Prison labor is still used as another way to partner with private corporations to generate more profit for both the state and businesses, The Indiana Department of Corrections has its own production branch known as Indiana Correctional Industries. Its website says that “Businesses benefit from a dependable labor pool,” which is really a veiled assurance that they will never run out of incarcerated laborers to exploit, so it serves as a mutually beneficial business investment. Even earlier in 2020, at the beginning of the pandemic, inmates at Miami Correctional Facility in Bunker Hill, Indiana were responsible for making personal protective equipment, like face masks and gowns, for healthcare workers and first responders. These inmates make between 12 and 24 cents an hour. They were not able to utilize any of the equipment they were making.

This exemplifies the medical neglect that can often occur when people are seen as ways to make a profit instead of human beings. In September, it was revealed that sixty inmates contracted the coronavirus in a single weekend. Out of the 3,150 people incarcerated in the Miami Correctional Facility, as of September, only seventy-five had been tested.

Corporate Accountability found that there are two companies using prison labor in Indiana: Kaufmann Engineering and Raine Inc. These are only two of many businesses across the country, though. Tyson chicken is notorious for using prison labor. Many times, manufacturing jobs are not the only type of job that prisoners are used for. Inmates in California are trained as firefighters and sent to battle some of the most dangerous forest fires.
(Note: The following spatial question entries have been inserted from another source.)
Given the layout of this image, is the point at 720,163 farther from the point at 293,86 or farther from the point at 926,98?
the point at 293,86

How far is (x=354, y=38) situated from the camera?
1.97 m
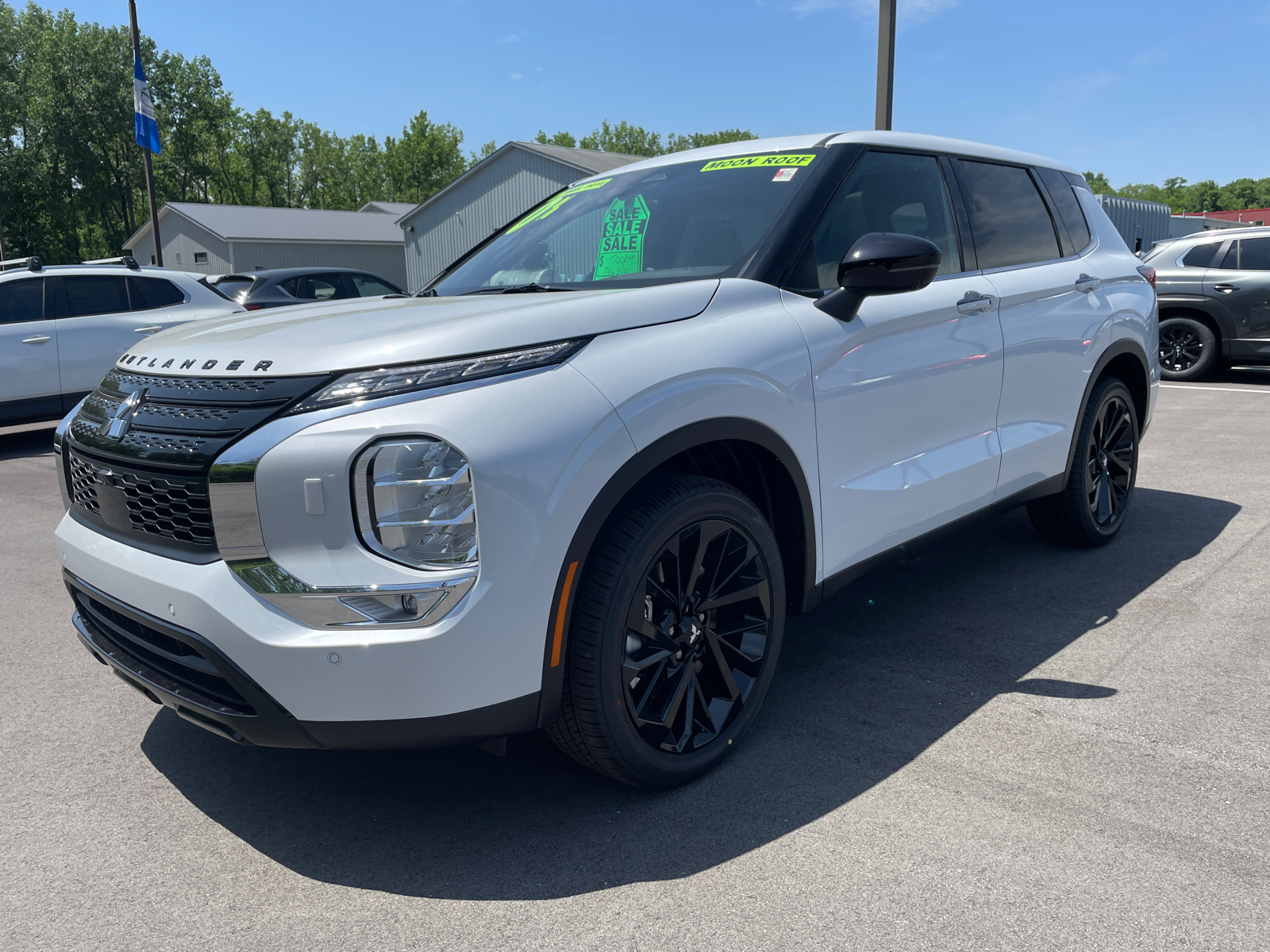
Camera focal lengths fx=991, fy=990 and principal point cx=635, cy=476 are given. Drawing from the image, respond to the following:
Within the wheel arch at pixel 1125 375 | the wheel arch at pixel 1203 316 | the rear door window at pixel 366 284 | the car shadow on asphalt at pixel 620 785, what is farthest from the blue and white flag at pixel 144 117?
the car shadow on asphalt at pixel 620 785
The prison-industrial complex is “the overlapping interests of government and industry that use surveillance, policing, and imprisonment as solutions to economic, social, and political problems.”

The prison-industrial complex and the exploitation of inmates is poisonous to the system, and symptomatic of much larger issues. It allows for the humanity of offenders to be ignored, focusing instead on the potential for profit. It leads to many other big issues in the criminal justice system: overcrowding of prisons, medical neglect, and further abuses. 

The very first step we need to take is outlawing slavery once and for all. A bill about this was introduced in the House earlier this year. Beyond that, we need to hold our politicians accountable. We need to know where our legislation is coming from. If we believe in working towards a more equitable country, we have further responsibilities: an ethical consumption of goods being an important one. Where are we getting our food, our clothing, our furniture? How are we contributing to the perpetuation of the prison-industrial complex?

To once more hearken back to Davis’ description: we make our voices heard to the government by supporting legislation like the one to completely abolish all forms of slavery, and we make our voices heard to industries through our spending. In this way, we force them into a new economic, social, and political problem, and we as individuals can begin to dismantle the prison-industrial complex.